** BEGIN Supplied material **
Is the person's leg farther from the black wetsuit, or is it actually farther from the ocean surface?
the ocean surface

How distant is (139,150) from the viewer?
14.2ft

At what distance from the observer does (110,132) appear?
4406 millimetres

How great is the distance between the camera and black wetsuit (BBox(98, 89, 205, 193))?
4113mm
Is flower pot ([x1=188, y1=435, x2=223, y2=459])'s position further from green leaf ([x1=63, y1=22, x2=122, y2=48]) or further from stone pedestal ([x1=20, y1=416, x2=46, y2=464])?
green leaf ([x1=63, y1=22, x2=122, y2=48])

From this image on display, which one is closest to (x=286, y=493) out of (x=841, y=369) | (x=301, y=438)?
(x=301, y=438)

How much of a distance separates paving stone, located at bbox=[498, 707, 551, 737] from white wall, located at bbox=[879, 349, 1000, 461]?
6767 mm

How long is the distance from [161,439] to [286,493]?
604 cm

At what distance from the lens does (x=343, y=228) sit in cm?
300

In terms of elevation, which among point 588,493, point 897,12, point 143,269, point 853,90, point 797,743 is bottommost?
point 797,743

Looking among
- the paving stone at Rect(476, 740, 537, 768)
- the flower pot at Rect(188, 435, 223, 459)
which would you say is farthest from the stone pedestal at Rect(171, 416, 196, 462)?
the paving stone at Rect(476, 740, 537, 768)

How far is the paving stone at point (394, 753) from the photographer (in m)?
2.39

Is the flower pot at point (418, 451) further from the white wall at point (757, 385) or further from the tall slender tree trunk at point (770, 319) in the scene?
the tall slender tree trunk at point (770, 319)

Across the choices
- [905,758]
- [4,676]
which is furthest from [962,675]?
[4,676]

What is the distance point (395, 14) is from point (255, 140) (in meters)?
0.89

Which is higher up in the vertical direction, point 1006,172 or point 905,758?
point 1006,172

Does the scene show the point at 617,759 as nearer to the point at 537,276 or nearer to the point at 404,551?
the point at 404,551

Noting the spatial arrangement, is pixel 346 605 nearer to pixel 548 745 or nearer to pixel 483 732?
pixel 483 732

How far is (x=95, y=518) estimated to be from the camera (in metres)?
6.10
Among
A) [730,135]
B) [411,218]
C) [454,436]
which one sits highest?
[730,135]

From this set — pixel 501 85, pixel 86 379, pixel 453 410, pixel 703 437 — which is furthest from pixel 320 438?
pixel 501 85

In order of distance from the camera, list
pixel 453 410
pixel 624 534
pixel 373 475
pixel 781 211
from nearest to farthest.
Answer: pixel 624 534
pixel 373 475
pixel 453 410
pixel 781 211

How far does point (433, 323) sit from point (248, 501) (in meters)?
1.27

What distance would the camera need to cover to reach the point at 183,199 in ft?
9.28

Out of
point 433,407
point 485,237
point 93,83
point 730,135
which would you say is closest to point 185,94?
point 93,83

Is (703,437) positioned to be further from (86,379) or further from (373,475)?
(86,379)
** END Supplied material **
Lay out the items as a two-column CSV with columns "input" and "output", starting at the beginning of the items and ending at the line containing "4406 millimetres". Give one row per item, with its text and its answer each in a single quoted field and any line breaks replaced by spaces.

input,output
"Is the person's leg farther from the black wetsuit, or is it actually farther from the ocean surface?","the ocean surface"
"How distant is (139,150) from the viewer?","14.2ft"
"At what distance from the observer does (110,132) appear?","4406 millimetres"